◆ **WHAT YOU HAVE TO DO**:
Rewrite all of the rows below, changing "raised arm" to "lifted arm" and leaving everything else as it is. Omit the pictures from your answer.

=== RECORD LIST ===

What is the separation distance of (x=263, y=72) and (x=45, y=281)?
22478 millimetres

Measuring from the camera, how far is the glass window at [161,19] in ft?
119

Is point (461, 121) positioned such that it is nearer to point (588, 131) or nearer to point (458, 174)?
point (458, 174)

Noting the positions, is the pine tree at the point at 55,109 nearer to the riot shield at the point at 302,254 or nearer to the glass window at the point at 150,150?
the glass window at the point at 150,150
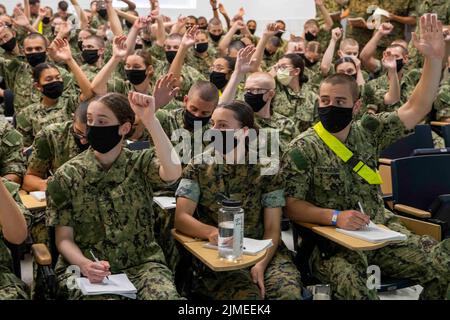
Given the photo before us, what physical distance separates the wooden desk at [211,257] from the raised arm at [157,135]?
31cm

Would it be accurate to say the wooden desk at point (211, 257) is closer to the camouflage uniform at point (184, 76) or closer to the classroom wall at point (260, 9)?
the camouflage uniform at point (184, 76)

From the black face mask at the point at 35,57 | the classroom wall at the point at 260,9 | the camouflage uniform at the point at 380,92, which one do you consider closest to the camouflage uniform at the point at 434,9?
the camouflage uniform at the point at 380,92

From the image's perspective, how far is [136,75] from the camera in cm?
521

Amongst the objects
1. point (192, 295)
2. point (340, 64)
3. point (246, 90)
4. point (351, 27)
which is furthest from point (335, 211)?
point (351, 27)

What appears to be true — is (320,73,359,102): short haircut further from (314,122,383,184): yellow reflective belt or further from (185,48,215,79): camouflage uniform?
(185,48,215,79): camouflage uniform

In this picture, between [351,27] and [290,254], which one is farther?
[351,27]

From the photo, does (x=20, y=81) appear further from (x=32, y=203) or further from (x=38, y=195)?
(x=32, y=203)

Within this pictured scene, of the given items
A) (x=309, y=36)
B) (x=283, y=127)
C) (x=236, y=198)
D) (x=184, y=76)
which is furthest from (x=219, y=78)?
(x=309, y=36)

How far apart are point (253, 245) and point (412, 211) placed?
1200 millimetres

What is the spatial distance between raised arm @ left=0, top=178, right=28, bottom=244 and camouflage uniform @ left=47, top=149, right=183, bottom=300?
0.88 ft

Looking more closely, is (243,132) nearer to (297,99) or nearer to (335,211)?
(335,211)

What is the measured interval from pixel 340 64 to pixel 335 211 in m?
3.15

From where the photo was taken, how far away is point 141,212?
115 inches

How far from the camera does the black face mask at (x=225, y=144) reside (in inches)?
122
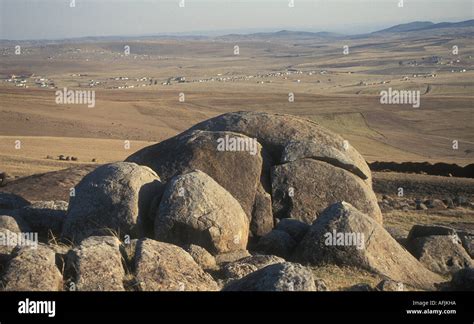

===

◆ **RESPONSE**:
What is the separation distance of (x=263, y=72) and (x=45, y=281)?
22478 millimetres

Measuring from the camera, how far is the glass window at [161,19] in ft?
119

Is point (461, 121) positioned such that it is nearer to point (588, 131) or nearer to point (458, 174)?
point (458, 174)

Noting the positions, is the pine tree at the point at 55,109 nearer to the riot shield at the point at 302,254 or nearer to the glass window at the point at 150,150?
the glass window at the point at 150,150
Given the photo before us, what physical distance separates the wooden desk at [211,257] from the lifted arm at [157,135]?
31cm

Would it be accurate to say the wooden desk at point (211, 257) is closer to the camouflage uniform at point (184, 76) or closer to the classroom wall at point (260, 9)?
the camouflage uniform at point (184, 76)

From the black face mask at the point at 35,57 | the classroom wall at the point at 260,9 | the camouflage uniform at the point at 380,92, which one do you consider closest to the camouflage uniform at the point at 434,9?
the camouflage uniform at the point at 380,92

From the image's perspective, how far is [136,75] from the camera in cm?
521

Amongst the objects
1. point (192, 295)
2. point (340, 64)
3. point (246, 90)
4. point (351, 27)
which is furthest from point (335, 211)?
point (351, 27)

What appears to be true — is (320,73,359,102): short haircut further from (314,122,383,184): yellow reflective belt or further from (185,48,215,79): camouflage uniform?
(185,48,215,79): camouflage uniform

In this picture, between [351,27] and [290,254], which one is farther?
[351,27]

From the photo, does (x=20, y=81) appear further from (x=32, y=203) or further from (x=38, y=195)?
(x=32, y=203)

Within this pictured scene, of the given items
A) (x=309, y=36)
B) (x=283, y=127)
C) (x=236, y=198)
D) (x=184, y=76)
which is furthest from (x=219, y=78)?
(x=309, y=36)

How far apart are point (253, 245) and point (412, 211) placed?
1200 millimetres

What is the spatial distance between lifted arm @ left=0, top=178, right=28, bottom=244 and camouflage uniform @ left=47, top=149, right=183, bottom=300?
0.88 ft

Looking more closely, is (243,132) nearer to (297,99) or nearer to (335,211)?
(335,211)

What is the measured interval from pixel 340 64 to pixel 335 211 in m?
3.15

From where the photo was taken, how far away is point 141,212?
115 inches

How far from the camera does the black face mask at (x=225, y=144) reside (in inches)?
122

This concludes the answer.